Eichler H, Angchaisuksiri P, Kavakli K, Knoebl K, Windyga J, Jiménez-Yuste V, Hyseni A, Friedrich U, Chowdary P



Eichler H, Angchaisuksiri P, Kavakli K, Knoebl K, Windyga J, Jiménez-Yuste V, Hyseni A, Friedrich U, Chowdary P. A randomized trial of safety, pharmacokinetics and pharmacodynamics of concizumab in people with hemophilia A. J Thromb Haemost. 2018;16(11):2184-2195.




Date of Publication: 

8th October 2018



Essentials explorer™3 was a double-blinded, multiple-dose escalation trial of subcutaneous concizumab. A pharmacodynamic relationship for unbound TFPI and thrombin generation was confirmed. No serious adverse events and no anti-drug antibodies were observed. explorer™3 data support further clinical development of concizumab in people with hemophilia.

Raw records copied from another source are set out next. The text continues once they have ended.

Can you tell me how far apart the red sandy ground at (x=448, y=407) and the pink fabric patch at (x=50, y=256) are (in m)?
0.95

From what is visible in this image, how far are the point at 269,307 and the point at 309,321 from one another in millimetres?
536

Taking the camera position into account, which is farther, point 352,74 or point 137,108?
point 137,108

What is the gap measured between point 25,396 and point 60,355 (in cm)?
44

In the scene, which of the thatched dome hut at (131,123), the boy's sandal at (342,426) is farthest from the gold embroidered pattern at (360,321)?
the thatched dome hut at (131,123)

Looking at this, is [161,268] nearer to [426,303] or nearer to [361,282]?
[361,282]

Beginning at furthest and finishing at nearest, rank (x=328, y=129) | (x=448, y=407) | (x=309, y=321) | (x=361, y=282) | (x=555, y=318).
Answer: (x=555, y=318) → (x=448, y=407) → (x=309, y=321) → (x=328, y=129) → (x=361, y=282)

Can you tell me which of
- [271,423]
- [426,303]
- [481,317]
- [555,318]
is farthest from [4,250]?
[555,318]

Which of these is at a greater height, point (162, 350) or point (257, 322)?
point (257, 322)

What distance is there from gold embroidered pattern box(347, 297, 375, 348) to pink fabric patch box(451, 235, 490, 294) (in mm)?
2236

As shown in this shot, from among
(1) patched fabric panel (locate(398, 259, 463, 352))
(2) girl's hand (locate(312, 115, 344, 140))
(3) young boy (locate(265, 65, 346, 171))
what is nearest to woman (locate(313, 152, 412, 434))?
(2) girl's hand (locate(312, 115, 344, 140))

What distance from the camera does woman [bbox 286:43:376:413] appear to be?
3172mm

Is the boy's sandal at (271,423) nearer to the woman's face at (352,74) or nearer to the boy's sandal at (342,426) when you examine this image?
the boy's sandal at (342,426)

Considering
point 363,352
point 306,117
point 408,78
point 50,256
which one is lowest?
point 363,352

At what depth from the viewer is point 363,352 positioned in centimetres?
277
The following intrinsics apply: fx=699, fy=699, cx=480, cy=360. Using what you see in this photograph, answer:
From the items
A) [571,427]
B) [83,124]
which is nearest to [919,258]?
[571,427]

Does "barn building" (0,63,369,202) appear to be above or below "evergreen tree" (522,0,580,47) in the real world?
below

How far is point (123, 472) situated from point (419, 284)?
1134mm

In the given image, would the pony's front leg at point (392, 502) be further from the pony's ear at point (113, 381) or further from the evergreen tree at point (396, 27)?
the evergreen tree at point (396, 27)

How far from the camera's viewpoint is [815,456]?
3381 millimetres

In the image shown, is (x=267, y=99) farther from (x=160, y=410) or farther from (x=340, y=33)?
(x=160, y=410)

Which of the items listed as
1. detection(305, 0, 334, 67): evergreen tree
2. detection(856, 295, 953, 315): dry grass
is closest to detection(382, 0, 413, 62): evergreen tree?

Summary Background: Concizumab is a humanized mAb targeting tissue factor pathway inhibitor (TFPI), leading to enhanced thrombin generation (TG) potential. explorer™3 (NCT02490787) was a phase 1b, double-blind, multiple-dose escalation trial of subcutaneous concizumab in people with severe hemophilia A without inhibitors.


Objectives: The primary objective was to evaluate safety. Assessments of pharmacokinetics, pharmacodynamics and subcutaneous concizumab immunogenicity were secondary objectives.


Patients/Methods: Adverse events (AEs), clinical assessments and bleeding episodes were recorded. Plasma concizumab levels and unbound TFPI levels were measured with ELISAs; residual TFPI activity was measured with a chromogenic assay. Standardized assays were used to assess TG, D-dimer and prothrombin fragment 1 + 2 (F1 + 2) levels. explorer™3 was completed after investigation of three dose cohorts (0.25, 0.5 and 0.8 mg kg−1, once every 4 days) had been completed. Twenty-four patients received 12 doses of concizumab or placebo in a 3 : 1 randomization over a 42-day period.


Results: No serious AEs and no anti-drug antibodies were observed. Fifty-four mild and two moderate AEs were observed in 19 patients. Concizumab exposure increased with dose in a non-linear manner, confirming target-mediated drug disposition. D-dimer and F1 + 2 levels were increased mostly in the highest dose cohort, in line with previous observations. The level of unbound TFPI decreased in a dose-dependent manner, and was accompanied by a residual TFPI activity decrease and an increase in peak TG. Although the trial was not powered to evaluate efficacy, a trend towards lower bleeding rates was observed in patients in the highest dose cohort.


Conclusion: explorer™3 data support further clinical development of concizumab for use in people with hemophilia, with or without inhibitors.